Thursday, October 18, 2012

More wonderful things to eat from stores in northern New Jersey

Manchego 100% sheep's milk cheese at Costco Wholesale is aged twice as long, but costs much less per pound than the version sold at Whole Foods Market.
Colavita Whole Wheat Capellini with langostino in vodka sauce.


Costco Wholesale in Hackensack sells more than 50 cheeses, but the 100% sheep's milk cheese from Spain has a special place in my heart.

I first enjoyed the rich, distinctive taste of manchego as part of a dessert in the 1970s after a meal of rabo de toro -- tail of the bull -- in a Madrid restaurant. 

I had spent the late afternoon watching bullfights in Madrid's famous ring, Las Ventas.

The dessert is Manchego y Membrillo -- sheep's milk cheese and quince paste -- recommended by author James Michener in "Iberia."

In the 1980s, on another trip to Spain, I brought home a 2.2 kilogram wheel of Manchego, hidden in my luggage.

I stopped going to bullfights decades ago, and no longer eat meat.

But I can still enjoy manchego from Costco Wholesale, and now pair it with fig marmalade from Lebanon, just one of the many Middle Eastern products sold at Fattal's Bakery, 975-77 Main St., Paterson.

Salloum Bros. Fig Marmalade is accented with anise.

Slices of manchego and a big spoonful of fig marmalade go wonderfully with the unsalted almonds I buy at Costco and roast at home.

Or you can pair the cheese with crisp apple slices or slice it thinly for use in an open-face omelet or with eggs sunny side up.

Earthbound Farm's Organic Half & Half is a great way to end a meal.

Our dinner one night this week was thawed, fully cooked langostino, Colavita Whole Wheat Capellini and bottled Paesana Vodka Sauce, plus a salad of Earthbound Farm Organic Half & Half (Baby Spinach and Spring Mix).

Langostino tails, from a crustacean that falls somewhere between shrimp and lobster, are sold frozen.

I didn't use a recipe. I just assembled the meal:

First, I heated up the sauce, adding some red-pepper flakes and several ounces of extra-virgin olive oil.

Second, I cooked the capellini until it was al dente in just enough unsalted water to cover the pasta. 

The 3-minute cooking time on the Colavita package is optimistic.

Then, I drained the cooked pasta and transferred it and the thawed langostino tails to the sauce, mixing them well over low heat.

The wild-caught, preservative-free langostino, vodka sauce and salad mix are from Costco. The whole wheat pasta came from Jerry's Gourmet & More, 410 S. Dean St., Englewood.

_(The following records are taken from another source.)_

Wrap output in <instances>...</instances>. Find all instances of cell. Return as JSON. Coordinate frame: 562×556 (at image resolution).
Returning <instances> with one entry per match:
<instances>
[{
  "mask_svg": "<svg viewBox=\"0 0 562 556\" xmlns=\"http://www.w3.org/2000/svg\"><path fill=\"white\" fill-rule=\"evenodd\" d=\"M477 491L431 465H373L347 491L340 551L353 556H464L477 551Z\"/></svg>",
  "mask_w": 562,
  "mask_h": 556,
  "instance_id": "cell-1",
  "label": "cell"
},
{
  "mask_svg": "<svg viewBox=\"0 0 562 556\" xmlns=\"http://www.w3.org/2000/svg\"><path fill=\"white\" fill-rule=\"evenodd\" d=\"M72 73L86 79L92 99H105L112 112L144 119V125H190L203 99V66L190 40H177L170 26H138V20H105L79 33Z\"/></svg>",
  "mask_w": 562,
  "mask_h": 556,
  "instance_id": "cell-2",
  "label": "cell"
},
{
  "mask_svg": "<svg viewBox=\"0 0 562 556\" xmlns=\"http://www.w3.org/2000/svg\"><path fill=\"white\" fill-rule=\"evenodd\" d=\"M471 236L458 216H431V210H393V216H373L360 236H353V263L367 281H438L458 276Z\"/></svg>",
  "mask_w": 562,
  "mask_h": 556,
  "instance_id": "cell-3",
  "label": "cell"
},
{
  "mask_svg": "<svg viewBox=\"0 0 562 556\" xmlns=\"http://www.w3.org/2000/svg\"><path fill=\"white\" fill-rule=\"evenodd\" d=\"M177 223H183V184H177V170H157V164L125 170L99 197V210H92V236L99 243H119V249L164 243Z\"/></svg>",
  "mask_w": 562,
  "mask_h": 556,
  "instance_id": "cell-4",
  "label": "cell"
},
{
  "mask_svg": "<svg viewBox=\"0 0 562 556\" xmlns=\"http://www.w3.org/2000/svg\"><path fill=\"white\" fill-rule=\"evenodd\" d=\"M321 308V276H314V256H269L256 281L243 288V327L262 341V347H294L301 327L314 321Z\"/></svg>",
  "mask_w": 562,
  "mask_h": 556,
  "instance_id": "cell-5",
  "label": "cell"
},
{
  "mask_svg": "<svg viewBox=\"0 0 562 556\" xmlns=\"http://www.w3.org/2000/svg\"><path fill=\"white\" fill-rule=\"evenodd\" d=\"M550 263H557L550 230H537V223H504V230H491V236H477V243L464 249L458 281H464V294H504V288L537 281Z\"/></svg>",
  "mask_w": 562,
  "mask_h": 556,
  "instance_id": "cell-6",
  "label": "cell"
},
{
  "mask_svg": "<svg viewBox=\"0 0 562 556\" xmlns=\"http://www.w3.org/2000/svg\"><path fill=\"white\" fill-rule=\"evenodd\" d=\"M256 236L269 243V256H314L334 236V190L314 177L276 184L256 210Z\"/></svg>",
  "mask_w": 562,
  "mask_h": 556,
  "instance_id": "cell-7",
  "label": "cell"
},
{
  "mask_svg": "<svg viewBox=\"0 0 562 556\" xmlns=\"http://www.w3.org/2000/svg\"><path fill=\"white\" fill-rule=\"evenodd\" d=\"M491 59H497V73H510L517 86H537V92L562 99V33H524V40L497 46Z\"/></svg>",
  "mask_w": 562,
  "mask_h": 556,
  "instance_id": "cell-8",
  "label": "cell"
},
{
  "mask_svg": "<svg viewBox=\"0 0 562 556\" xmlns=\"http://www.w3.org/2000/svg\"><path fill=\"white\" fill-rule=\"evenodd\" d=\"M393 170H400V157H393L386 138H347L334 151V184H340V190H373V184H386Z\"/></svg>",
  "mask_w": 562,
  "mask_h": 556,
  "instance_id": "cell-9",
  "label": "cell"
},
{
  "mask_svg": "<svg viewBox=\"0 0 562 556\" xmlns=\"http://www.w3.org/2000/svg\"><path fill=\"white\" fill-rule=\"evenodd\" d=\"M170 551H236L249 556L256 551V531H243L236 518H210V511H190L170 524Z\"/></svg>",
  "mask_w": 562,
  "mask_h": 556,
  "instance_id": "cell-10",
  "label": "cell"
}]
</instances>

Baskets full of merchandise left behind by spoiled Costco customers who change their minds, but who are too lazy to return the items to where they found them.

Part of a mural at Trader Joe's Chelsea store in Manhattan.

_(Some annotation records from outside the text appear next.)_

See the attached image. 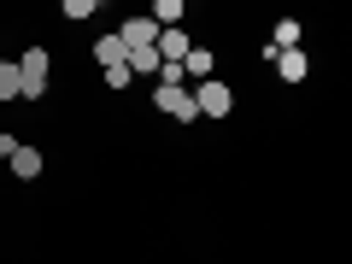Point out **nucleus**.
<instances>
[{
	"instance_id": "6",
	"label": "nucleus",
	"mask_w": 352,
	"mask_h": 264,
	"mask_svg": "<svg viewBox=\"0 0 352 264\" xmlns=\"http://www.w3.org/2000/svg\"><path fill=\"white\" fill-rule=\"evenodd\" d=\"M212 71H217V59H212V53H206V47H188V59H182V76H188V82L200 88V82H212Z\"/></svg>"
},
{
	"instance_id": "7",
	"label": "nucleus",
	"mask_w": 352,
	"mask_h": 264,
	"mask_svg": "<svg viewBox=\"0 0 352 264\" xmlns=\"http://www.w3.org/2000/svg\"><path fill=\"white\" fill-rule=\"evenodd\" d=\"M270 65H276V76H282V82H305V71H311V65H305V53H300V47L276 53V59H270Z\"/></svg>"
},
{
	"instance_id": "5",
	"label": "nucleus",
	"mask_w": 352,
	"mask_h": 264,
	"mask_svg": "<svg viewBox=\"0 0 352 264\" xmlns=\"http://www.w3.org/2000/svg\"><path fill=\"white\" fill-rule=\"evenodd\" d=\"M188 47H194V41L182 36V30H159V41H153V53H159L164 65H182V59H188Z\"/></svg>"
},
{
	"instance_id": "12",
	"label": "nucleus",
	"mask_w": 352,
	"mask_h": 264,
	"mask_svg": "<svg viewBox=\"0 0 352 264\" xmlns=\"http://www.w3.org/2000/svg\"><path fill=\"white\" fill-rule=\"evenodd\" d=\"M0 100H18V65L0 59Z\"/></svg>"
},
{
	"instance_id": "3",
	"label": "nucleus",
	"mask_w": 352,
	"mask_h": 264,
	"mask_svg": "<svg viewBox=\"0 0 352 264\" xmlns=\"http://www.w3.org/2000/svg\"><path fill=\"white\" fill-rule=\"evenodd\" d=\"M153 100H159V112H170L176 124H194V118H200V112H194V94H188V88H153Z\"/></svg>"
},
{
	"instance_id": "11",
	"label": "nucleus",
	"mask_w": 352,
	"mask_h": 264,
	"mask_svg": "<svg viewBox=\"0 0 352 264\" xmlns=\"http://www.w3.org/2000/svg\"><path fill=\"white\" fill-rule=\"evenodd\" d=\"M124 65H129V76H135V71H141V76H159V65H164V59H159L153 47H135V53H129Z\"/></svg>"
},
{
	"instance_id": "1",
	"label": "nucleus",
	"mask_w": 352,
	"mask_h": 264,
	"mask_svg": "<svg viewBox=\"0 0 352 264\" xmlns=\"http://www.w3.org/2000/svg\"><path fill=\"white\" fill-rule=\"evenodd\" d=\"M47 47H30L24 59H18V100H41L47 94Z\"/></svg>"
},
{
	"instance_id": "8",
	"label": "nucleus",
	"mask_w": 352,
	"mask_h": 264,
	"mask_svg": "<svg viewBox=\"0 0 352 264\" xmlns=\"http://www.w3.org/2000/svg\"><path fill=\"white\" fill-rule=\"evenodd\" d=\"M270 53H288V47H300V18H276V30H270V41H264Z\"/></svg>"
},
{
	"instance_id": "13",
	"label": "nucleus",
	"mask_w": 352,
	"mask_h": 264,
	"mask_svg": "<svg viewBox=\"0 0 352 264\" xmlns=\"http://www.w3.org/2000/svg\"><path fill=\"white\" fill-rule=\"evenodd\" d=\"M65 18H94V0H65Z\"/></svg>"
},
{
	"instance_id": "9",
	"label": "nucleus",
	"mask_w": 352,
	"mask_h": 264,
	"mask_svg": "<svg viewBox=\"0 0 352 264\" xmlns=\"http://www.w3.org/2000/svg\"><path fill=\"white\" fill-rule=\"evenodd\" d=\"M94 59H100L106 71H118V65L129 59V53H124V41H118V30H112V36H100V41H94Z\"/></svg>"
},
{
	"instance_id": "2",
	"label": "nucleus",
	"mask_w": 352,
	"mask_h": 264,
	"mask_svg": "<svg viewBox=\"0 0 352 264\" xmlns=\"http://www.w3.org/2000/svg\"><path fill=\"white\" fill-rule=\"evenodd\" d=\"M188 94H194V112L200 118H229L235 112V94H229V82H217V76L200 82V88H188Z\"/></svg>"
},
{
	"instance_id": "4",
	"label": "nucleus",
	"mask_w": 352,
	"mask_h": 264,
	"mask_svg": "<svg viewBox=\"0 0 352 264\" xmlns=\"http://www.w3.org/2000/svg\"><path fill=\"white\" fill-rule=\"evenodd\" d=\"M118 41H124V53H135V47H153V41H159V24H153V18H129V24L118 30Z\"/></svg>"
},
{
	"instance_id": "10",
	"label": "nucleus",
	"mask_w": 352,
	"mask_h": 264,
	"mask_svg": "<svg viewBox=\"0 0 352 264\" xmlns=\"http://www.w3.org/2000/svg\"><path fill=\"white\" fill-rule=\"evenodd\" d=\"M12 176H41V153L18 141V147H12Z\"/></svg>"
}]
</instances>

As much as I like Colavita's imported whole-wheat pasta, the whole-wheat pasta from Trader Joe's has several advantages.

Trader Joe's pasta is made from organic durum whole wheat, it contains no sodium, it has more fiber and it costs 10 cents less for a 16-ounce package.

Today, at the Paramus Trader Joe's, I compared the nutrition labels of whole-wheat pasta and Trader Joe's Italian pasta made from durum semolina.

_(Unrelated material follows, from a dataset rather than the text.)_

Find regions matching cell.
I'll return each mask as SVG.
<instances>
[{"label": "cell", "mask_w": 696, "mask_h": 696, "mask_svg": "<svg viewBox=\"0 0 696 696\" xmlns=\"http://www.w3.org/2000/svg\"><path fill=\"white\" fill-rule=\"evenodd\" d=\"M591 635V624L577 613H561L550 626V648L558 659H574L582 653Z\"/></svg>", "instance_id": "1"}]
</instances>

The major difference is more than twice as much fiber in the whole-wheat product.

Two ounces of whole-wheat spaghetti, bottom label, has 5 grams of dietary fiber.

I also stopped at Fairway Market in Paramus, but didn't buy anything beyond what I went for: 3 pounds of coffee from Colombia and the Dominican Republic for $6.99 or $7.99 a pound.

With small pieces of baguette, I sampled a few of the expensive extra-virgin olive oils the store sells.

I saw fresh wild king salmon for $15.99 a pound, compared to $12.99 a pound at Costco.

A Manchego cheese aged for 15 months was $18 a pound, compared to Costco's 6-month Manchego for $8.29 a pound.

Some of the cheeses are so expensive, signs give the price for one-quarter pound, not a full pound, as in most other stores.  

I saw Sunset-brand Campari Tomatoes in a 1-pound package for a high $3.89. 

The store did have 3 packages of grape tomatoes for $5, but many of them contained crushed tomatoes and I passed. 

Jerry's takeout container is marked "MICROWAVABLE SAFE."

We continue to enjoy restaurant-quality Meals To Go from Jerry's in Englewood, but never heat them up in the plastic Anchor-brand takeout container.

I usually get the multi-course meals on Wednesdays after 4 p.m., when they are marked down to $5.99 from $7.99.

As we've done for many years, we plate the food before heating it up in the microwave to avoid a potential transfer of chemicals from the plastic container.

A red-snapper dinner from Jerry's was heated up on a plate, never in the plastic container.